Traveling di dalam bulan puasa di negara yang mayoritas penduduknya bukan muslim adalah sebuah perjalanan yang penuh ujian. Apalagi jika tujuannya adalah kota-kota wisata di negara Asia Tenggara yang jajanan murah dan tampak enak amat mudah ditemui. Makanan dengan tampilan menggiurkan hingga yang terlihat ‘aneh’ dijual di warung-warung hingga gerobak sorong di pinggir-pinggir jalan hingga ke dalam pasar. Meski mata sanggup menahan godaan dari menatap etalase makanan tapi hidung tak dapat menahan napas lama-lama hingga reaksi kelenjar air liur yang menjadi lebih aktif.
Bangkok adalah salah satu contohnya.

---

_RINCIAN SOAL:_ Ambil dari kutipan tentang perjalanan di bulan puasa bagian yang diawali kata-kata "Traveling di dalam" dan diakhiri "menjadi lebih aktif.", tanpa mengubah satu huruf pun. Gunakan kutipan di atas saja sebagai sumber.

_BAHAN YANG DIBERIKAN:_
---

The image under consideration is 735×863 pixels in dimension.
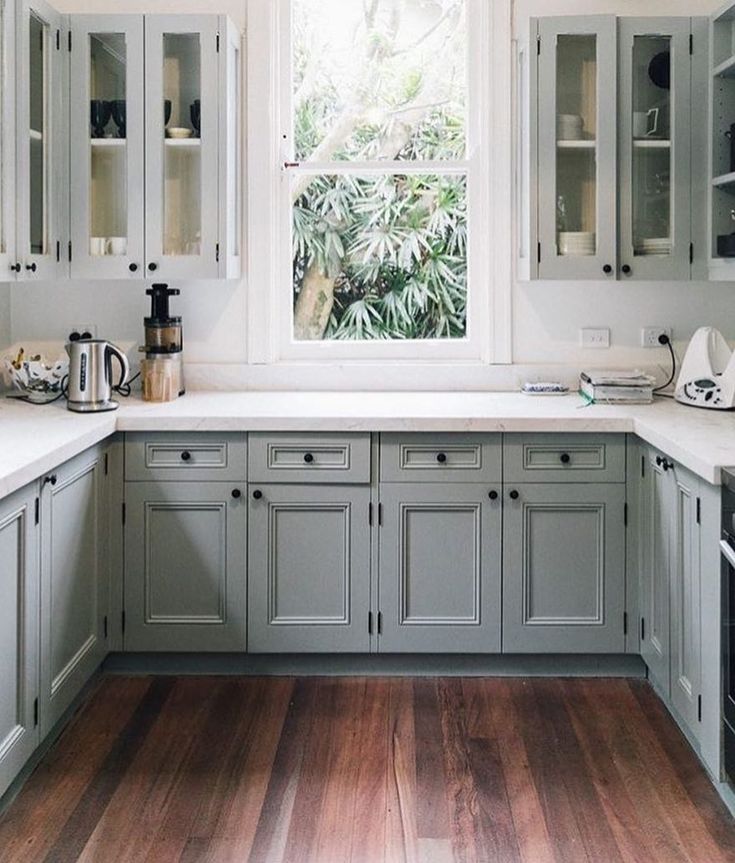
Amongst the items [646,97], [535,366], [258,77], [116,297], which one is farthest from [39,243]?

---

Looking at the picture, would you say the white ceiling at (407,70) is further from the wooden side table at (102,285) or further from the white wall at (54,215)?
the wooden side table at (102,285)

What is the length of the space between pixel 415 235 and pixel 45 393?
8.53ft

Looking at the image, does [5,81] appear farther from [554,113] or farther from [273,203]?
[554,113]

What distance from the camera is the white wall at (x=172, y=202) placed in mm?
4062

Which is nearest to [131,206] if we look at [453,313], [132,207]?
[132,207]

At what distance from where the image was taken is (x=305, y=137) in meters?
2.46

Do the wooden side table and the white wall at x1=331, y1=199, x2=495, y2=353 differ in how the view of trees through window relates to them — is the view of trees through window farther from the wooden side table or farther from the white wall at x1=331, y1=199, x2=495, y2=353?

---

_JAWABAN LATIHAN:_
Traveling di dalam bulan puasa di negara yang mayoritas penduduknya bukan muslim adalah sebuah perjalanan yang penuh ujian. Apalagi jika tujuannya adalah kota-kota wisata di negara Asia Tenggara yang jajanan murah dan tampak enak amat mudah ditemui. Makanan dengan tampilan menggiurkan hingga yang terlihat ‘aneh’ dijual di warung-warung hingga gerobak sorong di pinggir-pinggir jalan hingga ke dalam pasar. Meski mata sanggup menahan godaan dari menatap etalase makanan tapi hidung tak dapat menahan napas lama-lama hingga reaksi kelenjar air liur yang menjadi lebih aktif.